Extended Data Fig. 9: A neural frequency axis in AAC state space. | Nature

Extended Data Fig. 9: A neural frequency axis in AAC state space.

From: Convergent vocal representations in parrot and human forebrain motor networks

Extended Data Fig. 9

a, Pitches (white lines on top) were estimated from vocalizations with harmonic indices that exceeded the median of the distribution (shaded region). b, Distribution of estimated pitches for each individual budgerigar. c, Schematic of the calculation of the neural frequency axis. The axis was computed as the vector between the mean neural responses to low and high pitches in half of the data. The other half of the data was then used to calculate the relationship between pitch and projection onto the axis (see Methods). d, Slope of the relationship between pitch and projections onto the neural frequency axis for each budgerigar. Black vertical lines denote slope from data; gray distributions indicate slopes from pitch-shuffled data.
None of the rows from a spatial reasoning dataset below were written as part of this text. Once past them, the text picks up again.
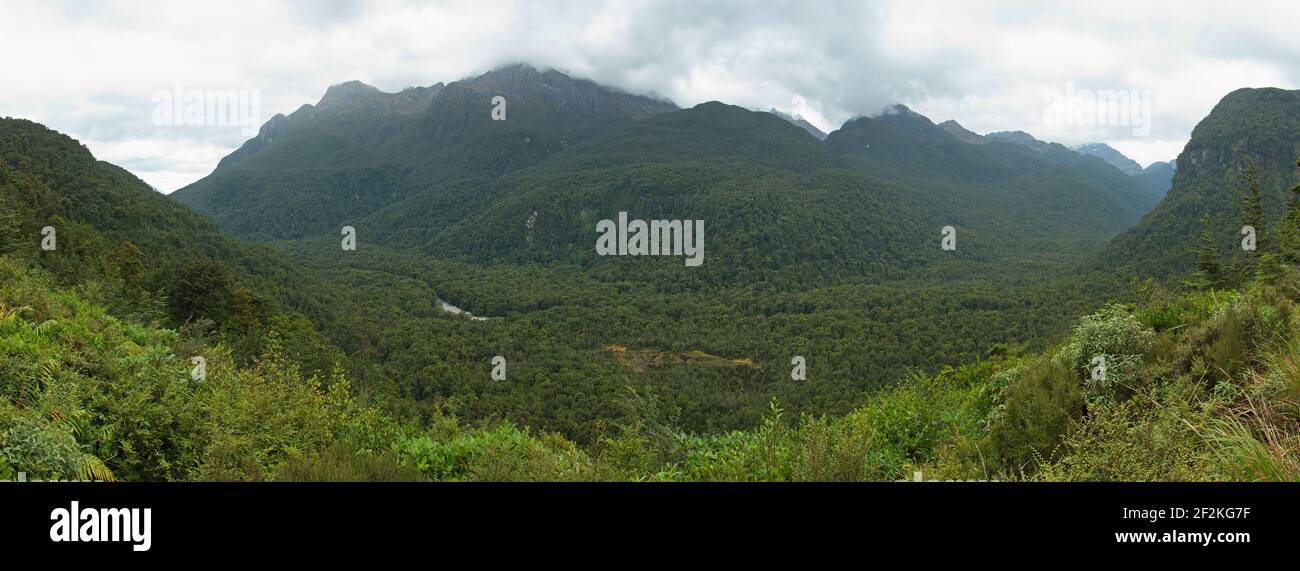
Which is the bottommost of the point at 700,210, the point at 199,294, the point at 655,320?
the point at 655,320

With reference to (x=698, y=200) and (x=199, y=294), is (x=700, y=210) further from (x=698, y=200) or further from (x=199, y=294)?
(x=199, y=294)

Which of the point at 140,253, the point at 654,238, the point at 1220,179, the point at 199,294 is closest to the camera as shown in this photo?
the point at 199,294
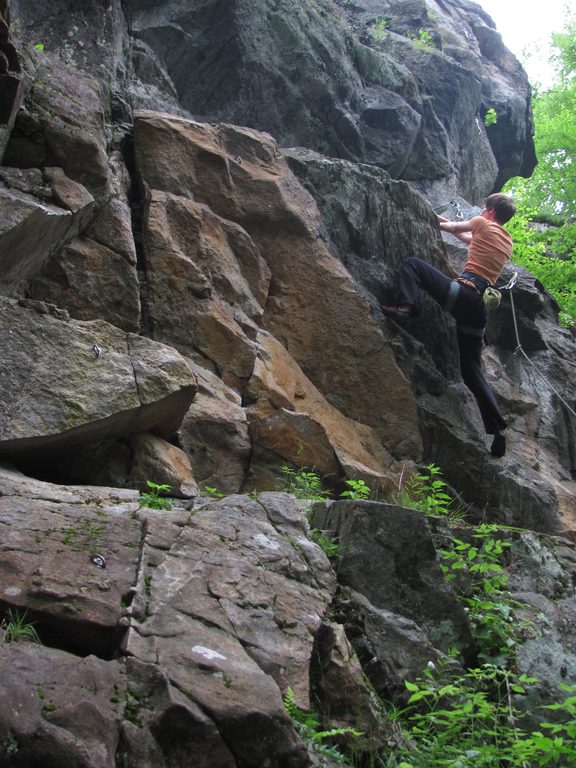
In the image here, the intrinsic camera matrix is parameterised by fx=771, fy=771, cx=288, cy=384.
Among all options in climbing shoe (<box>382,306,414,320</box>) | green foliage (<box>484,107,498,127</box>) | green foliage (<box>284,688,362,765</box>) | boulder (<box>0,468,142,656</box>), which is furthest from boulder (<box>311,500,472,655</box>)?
green foliage (<box>484,107,498,127</box>)

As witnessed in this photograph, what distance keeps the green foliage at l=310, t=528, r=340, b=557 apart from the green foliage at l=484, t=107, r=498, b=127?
44.0ft

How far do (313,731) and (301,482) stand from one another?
3152mm

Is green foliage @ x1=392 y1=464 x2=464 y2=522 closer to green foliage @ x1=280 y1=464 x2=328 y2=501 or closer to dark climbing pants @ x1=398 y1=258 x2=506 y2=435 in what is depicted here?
green foliage @ x1=280 y1=464 x2=328 y2=501

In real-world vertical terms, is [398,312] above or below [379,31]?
below

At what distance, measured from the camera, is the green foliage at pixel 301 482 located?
256 inches

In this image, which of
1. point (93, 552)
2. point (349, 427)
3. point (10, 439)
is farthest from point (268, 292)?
point (93, 552)

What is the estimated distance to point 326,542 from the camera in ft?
16.8

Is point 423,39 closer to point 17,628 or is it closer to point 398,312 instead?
point 398,312

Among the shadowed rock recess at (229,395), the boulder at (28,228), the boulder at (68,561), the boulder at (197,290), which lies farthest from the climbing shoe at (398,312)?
the boulder at (68,561)

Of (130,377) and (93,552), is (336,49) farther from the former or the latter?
(93,552)

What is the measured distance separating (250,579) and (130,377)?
184cm

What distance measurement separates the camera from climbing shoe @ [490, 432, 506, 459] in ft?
29.6

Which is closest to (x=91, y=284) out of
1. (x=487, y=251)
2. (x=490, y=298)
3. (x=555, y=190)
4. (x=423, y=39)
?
(x=490, y=298)

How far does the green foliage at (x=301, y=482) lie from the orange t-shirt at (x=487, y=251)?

Exact p-values displayed in each plot are derived from one-sided permutation tests (n = 5,000 permutations). e, Population neural responses at different time windows relative to vocalizations were mapped to a two-dimensional state space using PCA. Colored dots represent neural states underlying vocalizations with frequency estimated (color indicates pitch), and gray dots are associated with less harmonic vocalizations whose pitch was difficult to estimate. f, Performance of a linear model in predicting pitch values using scores of the first two PCs for neural responses calculated within a motor time window (−30 to −5 ms), compared to two other time windows with large temporal shifts (−125 to −100 ms and 100 to 125 ms). P-values displayed within the plot are from two-sided Wilcoxon rank-sum tests (n = 14,566 neural states) with Bonferroni correction. Boxplot elements: center line, median; box limits, upper and lower quartiles; whiskers, minimum and maximum values excluding outliers. g, Population-level pitch representation (Fig. 4c) displayed separately for calls and warble syllables. Colored dots denote neural states associated with pitches in calls (left) or warble syllables (right). Gray dots represent neural states for other vocalizations.